Not that this came as a sudden surprise, as Bill Blatch (Bordeaux expert and negociant) notes: “Back in November, many owners were already quietly confident that their ’10 was better than the already legendary ’09 but, coming hot on the heels of the hallowed 2009s, they seemed embarrassed to say it too loudly. Today, half of Bordeaux is less timid in assessing ’10 as great as, if not greater than ’09.” He adds, “There is one point of total agreement: It is totally different from its predecessor.”
What we appear to have is more of a stylistic shift, while the quality has remained essentially static in its excellence. This quality isn’t reserved to the top tiers of Bordeaux producers, either. David Peppercorn MW observes that wines are attractive at all levels, from lesser properties all the way up to Grand Crus: “Those with lesser sites have made excellent wines.” He added that he would be quite happy to list many of them as everyday wines at the prestigious West End Garrick Club, where he sits on the wine committee. The Reds
These are not wines for the faint-hearted, and in their excellence they are uncompromising. The average alcohol level is 14.5 per cent, peaking at 15.5 per cent in some cases. In addition, pH values are very low, acidity is obviously very high, and the tannins are formidable (ensuring fantastic ageing potential.)

## OBJECTIVES:
A. In the Bordeaux vintage text, what is the average alcohol level of the reds?
B. The Bordeaux vintage text says that back in November many owners were quietly confident about their 2010 wines. Explain why they did not say so loudly.
C. Carry on the Bordeaux vintage text from its last sentence.
The lines that follow have nothing to do with the Bordeaux vintage text.

## DATA BLOCK:
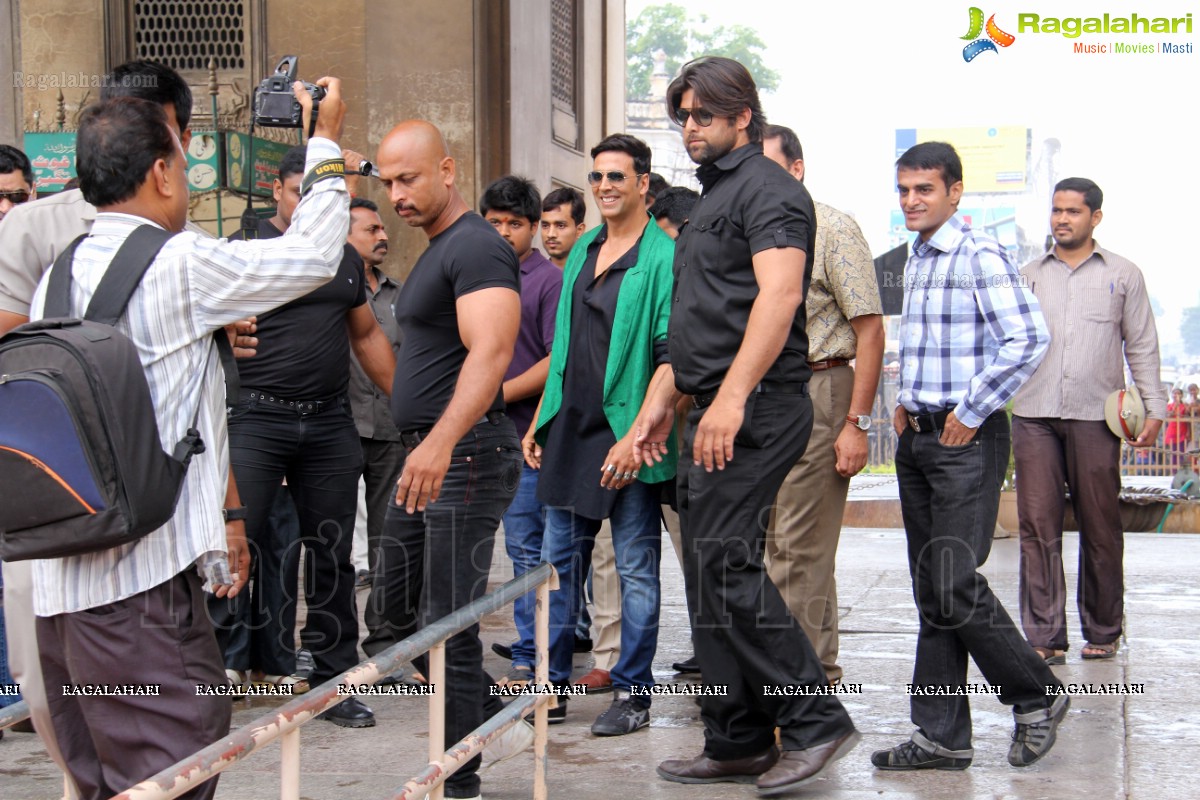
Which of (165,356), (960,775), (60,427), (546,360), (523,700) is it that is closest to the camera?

## RESULTS OF THE TASKS:
A. The average alcohol level is 14.5 percent.

B. The 2010 wines came right after the 2009s, which were already seen as legendary. Owners seemed embarrassed to claim loudly that the new vintage was better.

C.
Overall, these are ripe, dense wines packed with sweet fruit notes such as raspberry, strawberry and black cherry. Some are so richly flavourful that they take on a delicious ‘pruney’ dimension. Ordinarily this would be overpowering, but the keen balancing acidity keeps everything in check.
There is also what we might call a ‘rustic’ edge to many of these reds, in contrast to the silky voluptuousness of the 2009s. This is due to a searing hit of green tannins, which will develop and imbue the wine with steadily greater structure and balance.